Sent w/ iPhone using Tapatalk
I have edited my previous post. For Solar power in Germany, in 2010 it was 11.729 TWh, in 2012 it was 28 TWh.
The Liberose Photovoltaic Park (which is not their largest, but has more easy stats available), can allegedly produce 0.053 TWh, which according to what I can find, uses 2.2km^2 of land.
Or 41.5km^2 per TWh, much better than wind power, but would still need to blanket half the country's land mass to produce the amount of energy they consume. Though their it's not a complete dead end like wind power.
Solar can be embedded in windows of high rise buildings and the like.
I was enthusiastic for a long time, until I came to understand the massive amount of land they require, and the effect of having, not a few tens, or a couple hundred, but thousands of them in an area. There used to be a very beautiful view driving through the Pass on Interstate 10 or roads paralleling it. Towering above is Mt. San Jacinto at almost 11,000 feet. In one sweep of your gaze you could follow its line from that height to below sea level on the desert floor. Majestic. Gorgeous. And now, that view is gone, violated by rows and rows of turbines, just one huge generating plant. And the same on the other side of the pass, except on that side the Painted Hills, where I walked and took so many pictures, are now cris-crossed with rows of turbines. More than 5000 acres through the Pass, over 3000 of them public land.

• • • • • • •

▶ [Tasks to complete]:
1. From the forum post on solar and wind power, extract the passage starting at "Solar can be" and ending at "them public land.".
2. Extract every line of the rows that contains the string "masks", matching case exactly.
The forum post and the rows that follow it have no connection to each other.

▶ [Given information]:
• • • • • • •

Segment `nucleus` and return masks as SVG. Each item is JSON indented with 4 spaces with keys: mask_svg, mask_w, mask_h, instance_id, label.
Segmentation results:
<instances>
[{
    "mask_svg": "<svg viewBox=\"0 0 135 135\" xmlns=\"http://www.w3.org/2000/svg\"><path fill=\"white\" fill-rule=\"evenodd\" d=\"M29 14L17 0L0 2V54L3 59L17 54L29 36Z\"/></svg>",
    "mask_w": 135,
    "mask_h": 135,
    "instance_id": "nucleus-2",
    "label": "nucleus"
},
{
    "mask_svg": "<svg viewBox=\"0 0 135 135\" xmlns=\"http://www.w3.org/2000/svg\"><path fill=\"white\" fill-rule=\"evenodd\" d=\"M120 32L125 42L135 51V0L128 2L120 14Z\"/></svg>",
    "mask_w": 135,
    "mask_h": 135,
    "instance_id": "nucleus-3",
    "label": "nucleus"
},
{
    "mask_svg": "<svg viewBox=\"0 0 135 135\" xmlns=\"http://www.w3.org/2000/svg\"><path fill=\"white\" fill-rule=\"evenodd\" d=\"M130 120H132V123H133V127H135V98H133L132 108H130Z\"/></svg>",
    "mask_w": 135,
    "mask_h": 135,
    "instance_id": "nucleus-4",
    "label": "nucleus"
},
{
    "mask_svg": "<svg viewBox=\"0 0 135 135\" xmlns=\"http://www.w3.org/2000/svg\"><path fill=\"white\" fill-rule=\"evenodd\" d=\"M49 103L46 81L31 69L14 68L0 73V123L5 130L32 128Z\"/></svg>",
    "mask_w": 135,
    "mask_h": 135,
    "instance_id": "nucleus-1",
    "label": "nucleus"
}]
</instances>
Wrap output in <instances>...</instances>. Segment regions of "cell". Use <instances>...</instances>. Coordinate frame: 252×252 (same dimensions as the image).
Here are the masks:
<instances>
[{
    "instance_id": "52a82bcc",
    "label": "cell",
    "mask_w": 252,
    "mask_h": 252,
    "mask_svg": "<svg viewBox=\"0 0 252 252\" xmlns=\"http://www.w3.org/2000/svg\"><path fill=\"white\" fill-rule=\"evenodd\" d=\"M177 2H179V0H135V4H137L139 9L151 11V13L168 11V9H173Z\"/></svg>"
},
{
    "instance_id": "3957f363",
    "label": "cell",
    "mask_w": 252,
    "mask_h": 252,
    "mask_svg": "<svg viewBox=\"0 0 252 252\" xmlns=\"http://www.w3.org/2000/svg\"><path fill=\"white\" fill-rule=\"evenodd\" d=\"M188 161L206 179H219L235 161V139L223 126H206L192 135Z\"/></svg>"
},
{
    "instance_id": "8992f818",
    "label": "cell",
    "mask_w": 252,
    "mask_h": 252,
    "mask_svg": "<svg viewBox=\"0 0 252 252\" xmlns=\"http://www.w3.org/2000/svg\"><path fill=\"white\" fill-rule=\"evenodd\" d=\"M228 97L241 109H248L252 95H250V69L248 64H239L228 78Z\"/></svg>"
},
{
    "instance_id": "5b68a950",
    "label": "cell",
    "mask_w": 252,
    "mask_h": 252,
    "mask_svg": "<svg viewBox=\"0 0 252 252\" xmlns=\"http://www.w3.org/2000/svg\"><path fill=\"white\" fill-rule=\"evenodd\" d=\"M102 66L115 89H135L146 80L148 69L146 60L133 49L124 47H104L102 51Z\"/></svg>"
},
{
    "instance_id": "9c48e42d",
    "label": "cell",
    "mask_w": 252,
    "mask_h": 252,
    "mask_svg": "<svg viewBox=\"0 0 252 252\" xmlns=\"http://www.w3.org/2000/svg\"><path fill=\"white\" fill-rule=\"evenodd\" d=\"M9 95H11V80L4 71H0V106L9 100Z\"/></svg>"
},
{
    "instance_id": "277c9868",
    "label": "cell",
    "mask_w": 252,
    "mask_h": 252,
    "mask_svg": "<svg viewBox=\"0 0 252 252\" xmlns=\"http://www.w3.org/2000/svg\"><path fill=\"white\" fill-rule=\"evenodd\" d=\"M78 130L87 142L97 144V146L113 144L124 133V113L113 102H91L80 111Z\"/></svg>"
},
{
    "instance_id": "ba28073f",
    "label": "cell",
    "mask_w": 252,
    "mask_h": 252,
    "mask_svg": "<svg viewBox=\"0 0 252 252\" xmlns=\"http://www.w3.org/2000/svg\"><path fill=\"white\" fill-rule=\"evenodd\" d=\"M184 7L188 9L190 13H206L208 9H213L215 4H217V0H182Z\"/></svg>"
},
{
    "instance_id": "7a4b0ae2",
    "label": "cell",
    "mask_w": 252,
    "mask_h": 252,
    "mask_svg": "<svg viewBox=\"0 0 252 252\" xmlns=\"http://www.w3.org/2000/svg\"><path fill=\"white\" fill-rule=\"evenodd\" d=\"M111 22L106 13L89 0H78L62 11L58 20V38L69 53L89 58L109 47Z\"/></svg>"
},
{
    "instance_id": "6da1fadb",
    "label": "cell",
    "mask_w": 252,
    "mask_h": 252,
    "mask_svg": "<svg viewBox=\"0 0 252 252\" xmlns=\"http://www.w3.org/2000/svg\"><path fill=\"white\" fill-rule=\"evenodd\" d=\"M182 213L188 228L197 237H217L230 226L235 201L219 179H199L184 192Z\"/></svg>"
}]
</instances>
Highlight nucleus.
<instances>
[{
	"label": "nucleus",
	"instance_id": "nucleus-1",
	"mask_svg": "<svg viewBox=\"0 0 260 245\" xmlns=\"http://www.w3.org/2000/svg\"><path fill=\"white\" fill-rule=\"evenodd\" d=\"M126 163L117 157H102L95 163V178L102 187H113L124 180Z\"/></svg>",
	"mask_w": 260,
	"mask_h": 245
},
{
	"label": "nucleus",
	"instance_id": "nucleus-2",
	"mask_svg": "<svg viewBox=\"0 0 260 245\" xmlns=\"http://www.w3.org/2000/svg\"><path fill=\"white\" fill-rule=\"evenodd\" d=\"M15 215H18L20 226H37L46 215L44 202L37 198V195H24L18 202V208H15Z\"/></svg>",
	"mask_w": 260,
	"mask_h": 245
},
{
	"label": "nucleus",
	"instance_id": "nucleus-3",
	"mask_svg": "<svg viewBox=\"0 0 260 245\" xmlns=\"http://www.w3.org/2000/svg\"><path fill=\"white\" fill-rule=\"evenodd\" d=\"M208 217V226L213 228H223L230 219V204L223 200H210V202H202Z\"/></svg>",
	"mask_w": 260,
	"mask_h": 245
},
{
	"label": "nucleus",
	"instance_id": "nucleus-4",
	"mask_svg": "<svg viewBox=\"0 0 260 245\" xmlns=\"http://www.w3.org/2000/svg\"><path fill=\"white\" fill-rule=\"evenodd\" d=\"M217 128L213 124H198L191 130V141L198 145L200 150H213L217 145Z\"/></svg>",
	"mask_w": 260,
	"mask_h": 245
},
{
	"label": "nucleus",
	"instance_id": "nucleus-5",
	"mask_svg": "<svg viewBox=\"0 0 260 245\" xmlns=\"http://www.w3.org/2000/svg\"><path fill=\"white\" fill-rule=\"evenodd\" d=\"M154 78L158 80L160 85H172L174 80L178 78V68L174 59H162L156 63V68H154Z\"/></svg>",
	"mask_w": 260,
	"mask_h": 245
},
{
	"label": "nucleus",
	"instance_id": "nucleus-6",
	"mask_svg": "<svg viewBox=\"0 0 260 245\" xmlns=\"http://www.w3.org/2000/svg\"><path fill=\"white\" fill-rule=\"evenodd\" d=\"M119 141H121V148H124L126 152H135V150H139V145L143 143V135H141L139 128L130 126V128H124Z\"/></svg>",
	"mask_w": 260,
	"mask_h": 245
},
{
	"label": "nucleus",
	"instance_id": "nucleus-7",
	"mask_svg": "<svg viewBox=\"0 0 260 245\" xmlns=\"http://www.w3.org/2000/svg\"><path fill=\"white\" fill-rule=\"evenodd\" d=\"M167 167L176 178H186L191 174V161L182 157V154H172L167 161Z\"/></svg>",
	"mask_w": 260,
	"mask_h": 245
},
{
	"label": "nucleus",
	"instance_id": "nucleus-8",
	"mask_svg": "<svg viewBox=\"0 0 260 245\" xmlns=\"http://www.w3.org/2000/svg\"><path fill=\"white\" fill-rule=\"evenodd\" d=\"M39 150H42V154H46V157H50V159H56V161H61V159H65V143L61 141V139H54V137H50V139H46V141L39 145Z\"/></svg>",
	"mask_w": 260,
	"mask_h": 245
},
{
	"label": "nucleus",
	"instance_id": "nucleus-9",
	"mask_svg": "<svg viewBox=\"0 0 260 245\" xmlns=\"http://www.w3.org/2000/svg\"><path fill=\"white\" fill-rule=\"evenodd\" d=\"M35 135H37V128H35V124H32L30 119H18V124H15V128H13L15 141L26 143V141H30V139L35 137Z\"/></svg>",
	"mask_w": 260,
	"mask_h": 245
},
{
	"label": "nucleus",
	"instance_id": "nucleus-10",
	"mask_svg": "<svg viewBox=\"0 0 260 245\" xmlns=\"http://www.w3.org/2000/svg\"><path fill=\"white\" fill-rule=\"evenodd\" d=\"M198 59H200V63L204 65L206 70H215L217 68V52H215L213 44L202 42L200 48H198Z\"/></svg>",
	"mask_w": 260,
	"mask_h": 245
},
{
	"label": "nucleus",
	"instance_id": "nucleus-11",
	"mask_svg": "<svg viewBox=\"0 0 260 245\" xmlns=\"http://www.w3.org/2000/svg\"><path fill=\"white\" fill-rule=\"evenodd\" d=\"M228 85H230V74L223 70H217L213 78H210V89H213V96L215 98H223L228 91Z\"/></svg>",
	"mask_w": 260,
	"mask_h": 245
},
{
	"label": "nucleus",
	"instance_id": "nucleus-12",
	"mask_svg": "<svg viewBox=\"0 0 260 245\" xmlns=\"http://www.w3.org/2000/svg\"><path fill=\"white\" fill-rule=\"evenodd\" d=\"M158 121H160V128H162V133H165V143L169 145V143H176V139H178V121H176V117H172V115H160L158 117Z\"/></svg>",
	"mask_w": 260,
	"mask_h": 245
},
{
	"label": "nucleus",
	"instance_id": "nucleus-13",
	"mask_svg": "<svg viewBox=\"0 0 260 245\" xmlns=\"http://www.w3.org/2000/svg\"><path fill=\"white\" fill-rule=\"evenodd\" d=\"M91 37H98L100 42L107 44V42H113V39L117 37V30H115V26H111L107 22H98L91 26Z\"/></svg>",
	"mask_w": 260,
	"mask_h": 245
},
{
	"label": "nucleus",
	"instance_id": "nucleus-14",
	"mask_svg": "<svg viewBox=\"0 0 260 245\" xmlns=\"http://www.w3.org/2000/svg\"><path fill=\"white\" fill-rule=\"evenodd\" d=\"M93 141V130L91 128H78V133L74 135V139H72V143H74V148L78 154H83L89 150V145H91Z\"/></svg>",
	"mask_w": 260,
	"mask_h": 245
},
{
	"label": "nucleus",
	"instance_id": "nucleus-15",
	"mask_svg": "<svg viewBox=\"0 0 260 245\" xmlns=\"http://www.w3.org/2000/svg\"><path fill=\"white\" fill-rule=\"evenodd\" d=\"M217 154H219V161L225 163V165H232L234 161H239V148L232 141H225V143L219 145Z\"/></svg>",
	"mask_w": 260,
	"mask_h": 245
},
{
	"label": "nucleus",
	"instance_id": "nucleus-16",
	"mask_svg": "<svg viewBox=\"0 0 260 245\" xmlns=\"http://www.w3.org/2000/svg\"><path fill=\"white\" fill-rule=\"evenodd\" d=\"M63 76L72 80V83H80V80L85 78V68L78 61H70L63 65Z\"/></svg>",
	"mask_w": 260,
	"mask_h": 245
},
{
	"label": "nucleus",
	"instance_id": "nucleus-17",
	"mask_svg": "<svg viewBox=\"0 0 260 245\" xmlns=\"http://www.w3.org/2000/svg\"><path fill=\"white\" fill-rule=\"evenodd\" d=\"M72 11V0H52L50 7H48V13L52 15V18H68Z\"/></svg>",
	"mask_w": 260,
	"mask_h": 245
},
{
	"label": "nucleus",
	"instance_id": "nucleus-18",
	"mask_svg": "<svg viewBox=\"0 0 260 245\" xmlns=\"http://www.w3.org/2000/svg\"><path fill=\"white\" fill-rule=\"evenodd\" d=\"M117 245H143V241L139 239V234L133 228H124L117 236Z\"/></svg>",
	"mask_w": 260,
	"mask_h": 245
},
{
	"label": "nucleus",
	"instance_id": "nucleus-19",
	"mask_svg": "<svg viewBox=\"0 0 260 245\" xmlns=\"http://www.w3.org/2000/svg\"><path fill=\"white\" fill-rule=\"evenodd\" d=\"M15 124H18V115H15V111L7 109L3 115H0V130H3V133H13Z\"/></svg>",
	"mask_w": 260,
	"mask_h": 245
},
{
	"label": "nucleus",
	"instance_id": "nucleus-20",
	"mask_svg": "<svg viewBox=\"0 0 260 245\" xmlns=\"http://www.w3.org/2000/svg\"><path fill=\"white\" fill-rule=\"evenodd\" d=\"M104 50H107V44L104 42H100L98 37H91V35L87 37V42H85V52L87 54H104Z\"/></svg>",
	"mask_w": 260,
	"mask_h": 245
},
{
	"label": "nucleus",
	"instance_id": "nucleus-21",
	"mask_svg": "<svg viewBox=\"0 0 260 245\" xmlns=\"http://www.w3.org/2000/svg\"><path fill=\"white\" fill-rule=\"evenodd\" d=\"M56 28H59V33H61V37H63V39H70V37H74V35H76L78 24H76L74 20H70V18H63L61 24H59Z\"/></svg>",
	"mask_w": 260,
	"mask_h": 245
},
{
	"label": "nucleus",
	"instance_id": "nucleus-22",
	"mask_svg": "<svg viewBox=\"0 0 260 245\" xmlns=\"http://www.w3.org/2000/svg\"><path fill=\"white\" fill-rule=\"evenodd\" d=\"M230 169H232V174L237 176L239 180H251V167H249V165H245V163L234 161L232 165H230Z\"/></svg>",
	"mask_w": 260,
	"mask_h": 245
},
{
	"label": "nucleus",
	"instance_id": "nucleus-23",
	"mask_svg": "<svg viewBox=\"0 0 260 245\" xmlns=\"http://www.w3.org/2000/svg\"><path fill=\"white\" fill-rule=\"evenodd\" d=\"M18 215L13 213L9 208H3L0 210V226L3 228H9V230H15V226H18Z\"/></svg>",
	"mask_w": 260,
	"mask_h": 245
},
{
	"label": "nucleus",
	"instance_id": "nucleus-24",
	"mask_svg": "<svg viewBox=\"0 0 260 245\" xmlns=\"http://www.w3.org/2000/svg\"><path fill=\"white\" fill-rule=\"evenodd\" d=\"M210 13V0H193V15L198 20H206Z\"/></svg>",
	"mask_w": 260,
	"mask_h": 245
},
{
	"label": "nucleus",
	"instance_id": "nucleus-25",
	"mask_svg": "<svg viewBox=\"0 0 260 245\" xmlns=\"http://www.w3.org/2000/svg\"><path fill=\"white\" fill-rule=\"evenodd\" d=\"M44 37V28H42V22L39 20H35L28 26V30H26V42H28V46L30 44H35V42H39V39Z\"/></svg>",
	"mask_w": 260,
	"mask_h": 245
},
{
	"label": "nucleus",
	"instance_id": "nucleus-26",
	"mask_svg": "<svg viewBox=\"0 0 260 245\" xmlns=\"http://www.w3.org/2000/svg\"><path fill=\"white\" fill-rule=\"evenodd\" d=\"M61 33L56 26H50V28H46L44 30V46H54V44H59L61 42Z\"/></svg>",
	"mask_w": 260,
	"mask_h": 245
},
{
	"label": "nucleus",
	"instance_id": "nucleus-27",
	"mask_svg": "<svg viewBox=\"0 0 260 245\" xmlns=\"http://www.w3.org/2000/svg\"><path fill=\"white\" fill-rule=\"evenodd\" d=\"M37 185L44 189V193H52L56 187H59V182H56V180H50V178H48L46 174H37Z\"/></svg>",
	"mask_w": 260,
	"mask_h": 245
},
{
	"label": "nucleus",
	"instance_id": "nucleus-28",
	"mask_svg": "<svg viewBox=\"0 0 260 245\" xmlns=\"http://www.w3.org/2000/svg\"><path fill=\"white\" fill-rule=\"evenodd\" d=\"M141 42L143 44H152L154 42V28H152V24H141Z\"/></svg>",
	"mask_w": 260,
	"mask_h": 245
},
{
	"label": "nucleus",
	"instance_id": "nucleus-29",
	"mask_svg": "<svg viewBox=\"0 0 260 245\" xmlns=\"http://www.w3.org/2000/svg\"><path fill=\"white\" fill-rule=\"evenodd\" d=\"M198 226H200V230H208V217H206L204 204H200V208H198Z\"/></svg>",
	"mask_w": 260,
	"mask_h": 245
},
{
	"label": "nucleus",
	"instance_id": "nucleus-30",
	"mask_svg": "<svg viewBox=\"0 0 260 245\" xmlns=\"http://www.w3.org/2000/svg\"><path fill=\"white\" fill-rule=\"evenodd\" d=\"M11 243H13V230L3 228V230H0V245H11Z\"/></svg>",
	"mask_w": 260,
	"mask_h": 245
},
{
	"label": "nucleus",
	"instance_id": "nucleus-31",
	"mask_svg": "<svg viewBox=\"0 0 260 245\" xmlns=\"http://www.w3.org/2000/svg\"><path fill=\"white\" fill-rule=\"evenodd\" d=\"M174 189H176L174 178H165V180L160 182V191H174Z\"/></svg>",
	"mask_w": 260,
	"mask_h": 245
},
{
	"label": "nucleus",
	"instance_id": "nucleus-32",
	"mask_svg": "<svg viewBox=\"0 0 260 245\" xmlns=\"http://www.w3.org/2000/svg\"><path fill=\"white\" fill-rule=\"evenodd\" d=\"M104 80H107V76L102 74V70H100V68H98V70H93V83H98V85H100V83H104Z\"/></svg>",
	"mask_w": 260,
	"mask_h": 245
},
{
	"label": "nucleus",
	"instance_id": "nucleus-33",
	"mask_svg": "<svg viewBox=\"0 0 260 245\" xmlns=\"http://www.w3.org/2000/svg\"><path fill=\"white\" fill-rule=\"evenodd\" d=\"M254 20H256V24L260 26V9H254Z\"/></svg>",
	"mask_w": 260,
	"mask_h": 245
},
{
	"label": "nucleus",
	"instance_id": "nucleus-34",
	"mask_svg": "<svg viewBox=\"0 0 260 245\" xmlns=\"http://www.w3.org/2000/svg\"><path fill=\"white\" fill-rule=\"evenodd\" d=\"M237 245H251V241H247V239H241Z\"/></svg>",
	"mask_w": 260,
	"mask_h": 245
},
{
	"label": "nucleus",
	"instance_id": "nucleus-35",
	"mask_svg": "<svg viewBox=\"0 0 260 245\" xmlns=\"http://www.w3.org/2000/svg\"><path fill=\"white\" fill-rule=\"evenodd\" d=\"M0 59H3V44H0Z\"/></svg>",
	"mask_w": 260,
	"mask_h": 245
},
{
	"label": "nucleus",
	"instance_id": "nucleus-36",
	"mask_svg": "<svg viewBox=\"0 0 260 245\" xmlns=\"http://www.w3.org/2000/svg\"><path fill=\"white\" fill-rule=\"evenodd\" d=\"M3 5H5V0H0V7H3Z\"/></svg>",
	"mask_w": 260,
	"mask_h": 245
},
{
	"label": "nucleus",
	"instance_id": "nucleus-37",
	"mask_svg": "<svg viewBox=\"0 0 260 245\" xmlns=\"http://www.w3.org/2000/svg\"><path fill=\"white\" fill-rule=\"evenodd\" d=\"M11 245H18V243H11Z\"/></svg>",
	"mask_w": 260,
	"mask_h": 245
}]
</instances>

• • • • • • •

▶ [Answers given]:
1.
Solar can be embedded in windows of high rise buildings and the like.
I was enthusiastic for a long time, until I came to understand the massive amount of land they require, and the effect of having, not a few tens, or a couple hundred, but thousands of them in an area. There used to be a very beautiful view driving through the Pass on Interstate 10 or roads paralleling it. Towering above is Mt. San Jacinto at almost 11,000 feet. In one sweep of your gaze you could follow its line from that height to below sea level on the desert floor. Majestic. Gorgeous. And now, that view is gone, violated by rows and rows of turbines, just one huge generating plant. And the same on the other side of the pass, except on that side the Painted Hills, where I walked and took so many pictures, are now cris-crossed with rows of turbines. More than 5000 acres through the Pass, over 3000 of them public land.

2.
Segment `nucleus` and return masks as SVG. Each item is JSON indented with 4 spaces with keys: mask_svg, mask_w, mask_h, instance_id, label.
Here are the masks:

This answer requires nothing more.